● WORK INSTRUCTIONS
A. In the epidemiology lecture, what does the text say a computer running a modelling equation cannot tell you?
B. List every field that the epidemiology lecture names as one where mathematical modelling calculations are used.
C. Copy the passage of the epidemiology lecture starting at "1.1 How Little" and ending at "the people and the science.".

● TEXT BLOCK
• • • • • • •

Covid Lectures Part 1: What is epidemiology?

by Suranya Aiyar
13 July 2020, New Delhi

"Panic" Pixabay. Edited by author.

Contents:

1.1 How Little We Know of Science

The lockdown, and all the other responses of the world to Covid-19, have been wrong. They have been unscientific and unethical. They have been self-defeating. They are standing in the way of our finding a real solution to the pandemic.

We have been failed by the experts. The epidemiologists, the World Health Organisation (WHO) and the public health experts have all been operating on weak science, and a partial and biased view of the crisis. Our political representatives, in every country, have not been able to intelligently assess the advice of the experts, or to place it in its proper context. By acting on the basis of a science which they did not understand, they have failed the people and the science.

A society that is beholden to science without understanding it 

Above all, this is a crisis brought about by a society that is, on the one hand, excessively dependent on science, and that, on the other hand, has, within the lay public, political leaders and commentators, a very weak grasp of science, at least of the kind that is in vogue among public health experts today.

If we, as the lay public, want to get out of this crisis, then we have to start thinking for ourselves. We have to think as if our life depends on it, because it does. This means that we have to dig much deeper than we usually do with a scientific subject, to understand for ourselves what the science is saying.

1.2 The Basics of Mathematical Modelling

Everything began with the epidemiologists. But how many of us know anything about epidemiology even today? What do we know about the “mathematical modelling” that has ruled our lives since March? Let us try to find out.


Mathematical modelling essentially uses different types of equations that were developed in the field of statistical mathematics. The equations enable you to calculate the total number or size of a phenomenon by taking into account the variables that affect it. They are supposed to help you to answer questions like how many cars on an assembly line will be defective, or how big is a black hole. If the phenomenon you are looking at varies in quantity depending on what you start with, say, the number of defective nuts (for cars), or the size of a collapsing star (for black holes); or it varies with a time-related factor, such as the age of the assembly-line equipment; or whatever other variables that might be relevant, you can put them into your equation, and get a result that takes them all into account. These calculations are used in various fields like physics, economics, business, sociology, poll surveys and, our area of interest, epidemiology. The results of these calculations can be plotted on a graph to give you the curves with which we have all now become so familiar.

The actual arithmetic of this exercise is carried out by feeding the numbers for different variables into a computer that has been programmed to run calculations using the chosen equation. But a computer can only run the variables according to the equation, it cannot tell you what those variables should be, and herein lies the rub.

1.3 The Lack of Science in Epidemiology

Deciding which variables are relevant to the phenomenon you are studying is not a mathematical exercise, but a theoretical one. Ideally, you should have a solid theoretical understanding of the phenomenon under study on the basis of which you can identify, in a rigorous, stable and complete way, the set of variables that apply. An estimation using mathematical modelling is not merely about putting a number on different elements in your equation. It is, in essence, a theory of what elements to include in the equation, and how they relate to each other.

• • • • • • •

Collected data entries:
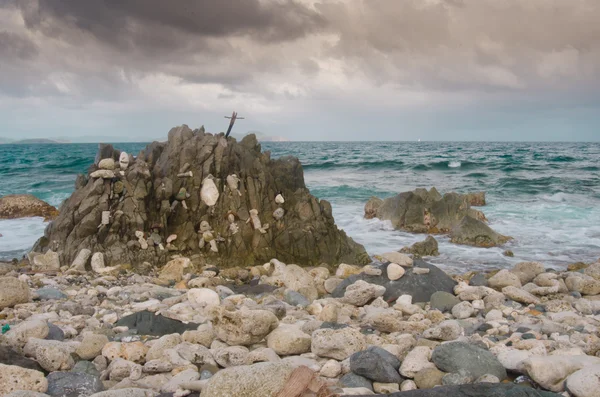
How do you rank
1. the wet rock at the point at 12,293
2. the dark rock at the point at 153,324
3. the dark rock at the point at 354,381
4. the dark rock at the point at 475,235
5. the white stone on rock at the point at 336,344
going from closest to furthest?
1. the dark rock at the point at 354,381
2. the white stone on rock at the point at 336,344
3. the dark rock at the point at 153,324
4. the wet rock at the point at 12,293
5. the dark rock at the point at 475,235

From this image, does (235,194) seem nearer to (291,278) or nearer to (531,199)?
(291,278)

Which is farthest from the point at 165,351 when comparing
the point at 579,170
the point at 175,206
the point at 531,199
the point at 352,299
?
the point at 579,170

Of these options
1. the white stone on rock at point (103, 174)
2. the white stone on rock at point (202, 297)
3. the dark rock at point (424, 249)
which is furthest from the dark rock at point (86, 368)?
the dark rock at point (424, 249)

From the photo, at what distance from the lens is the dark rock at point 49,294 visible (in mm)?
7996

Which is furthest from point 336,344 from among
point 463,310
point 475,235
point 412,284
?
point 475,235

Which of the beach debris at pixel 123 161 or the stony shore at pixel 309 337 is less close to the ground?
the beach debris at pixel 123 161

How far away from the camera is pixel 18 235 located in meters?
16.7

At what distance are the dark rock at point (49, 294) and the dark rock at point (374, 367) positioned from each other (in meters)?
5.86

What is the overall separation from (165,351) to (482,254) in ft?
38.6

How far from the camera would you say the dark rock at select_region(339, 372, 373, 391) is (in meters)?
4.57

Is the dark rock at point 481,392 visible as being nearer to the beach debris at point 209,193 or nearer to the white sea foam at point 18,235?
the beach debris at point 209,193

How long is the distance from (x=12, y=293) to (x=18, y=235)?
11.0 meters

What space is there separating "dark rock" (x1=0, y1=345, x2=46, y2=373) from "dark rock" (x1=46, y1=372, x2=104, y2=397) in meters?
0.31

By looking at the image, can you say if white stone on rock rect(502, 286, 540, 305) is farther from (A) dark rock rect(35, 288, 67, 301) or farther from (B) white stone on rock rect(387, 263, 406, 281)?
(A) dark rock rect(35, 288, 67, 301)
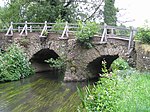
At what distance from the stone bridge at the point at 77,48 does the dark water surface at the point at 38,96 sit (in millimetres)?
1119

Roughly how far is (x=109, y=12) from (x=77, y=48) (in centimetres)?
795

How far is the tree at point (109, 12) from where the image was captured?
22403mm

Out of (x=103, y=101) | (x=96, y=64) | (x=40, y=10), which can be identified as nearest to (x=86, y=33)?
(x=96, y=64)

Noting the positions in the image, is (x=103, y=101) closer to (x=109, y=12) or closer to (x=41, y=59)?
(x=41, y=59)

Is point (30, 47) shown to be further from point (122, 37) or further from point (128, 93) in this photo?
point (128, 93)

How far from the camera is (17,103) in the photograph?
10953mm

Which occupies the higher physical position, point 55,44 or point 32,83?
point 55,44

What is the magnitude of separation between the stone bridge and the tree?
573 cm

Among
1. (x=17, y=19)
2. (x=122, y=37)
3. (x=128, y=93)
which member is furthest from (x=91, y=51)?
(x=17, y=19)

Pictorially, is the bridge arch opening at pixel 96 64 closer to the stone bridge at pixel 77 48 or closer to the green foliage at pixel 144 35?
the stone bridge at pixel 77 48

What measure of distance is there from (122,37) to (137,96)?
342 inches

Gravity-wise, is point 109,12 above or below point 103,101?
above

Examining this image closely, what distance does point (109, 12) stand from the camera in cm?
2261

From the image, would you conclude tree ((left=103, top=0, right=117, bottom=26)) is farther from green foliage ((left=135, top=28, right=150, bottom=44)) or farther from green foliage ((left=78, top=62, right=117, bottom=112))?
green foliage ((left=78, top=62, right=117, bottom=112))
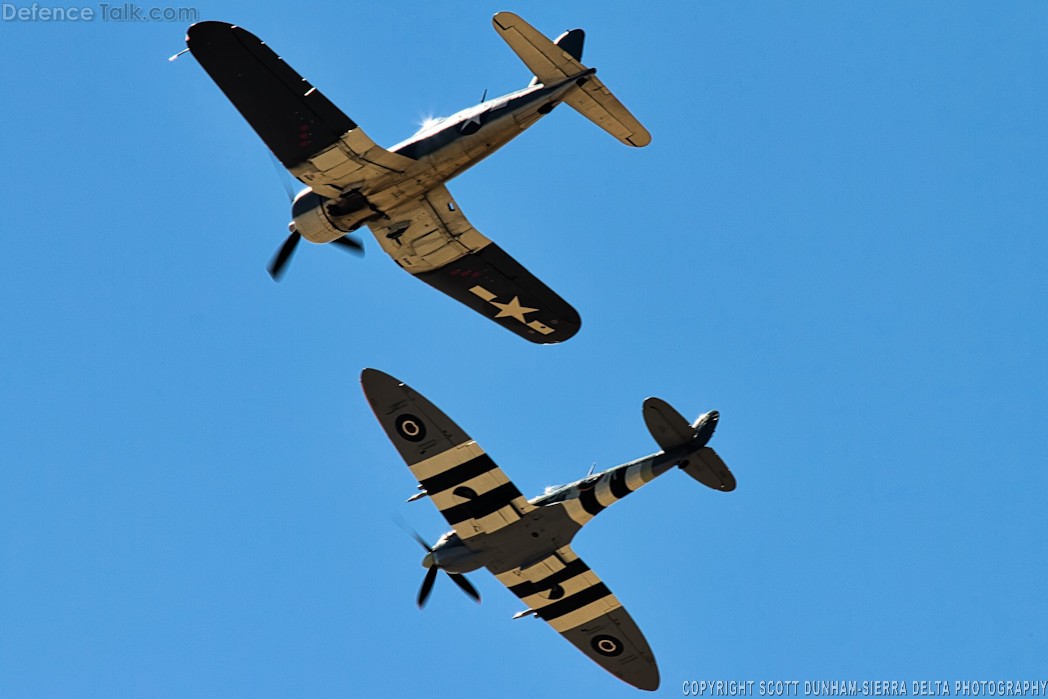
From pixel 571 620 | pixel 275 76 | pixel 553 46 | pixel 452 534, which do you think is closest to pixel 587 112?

• • • • • • •

● TASK-BY-TASK SOLUTIONS
A. It cannot tell you what the variables should be.

B. physics, economics, business, sociology, poll surveys, epidemiology

C.
1.1 How Little We Know of Science

The lockdown, and all the other responses of the world to Covid-19, have been wrong. They have been unscientific and unethical. They have been self-defeating. They are standing in the way of our finding a real solution to the pandemic.

We have been failed by the experts. The epidemiologists, the World Health Organisation (WHO) and the public health experts have all been operating on weak science, and a partial and biased view of the crisis. Our political representatives, in every country, have not been able to intelligently assess the advice of the experts, or to place it in its proper context. By acting on the basis of a science which they did not understand, they have failed the people and the science.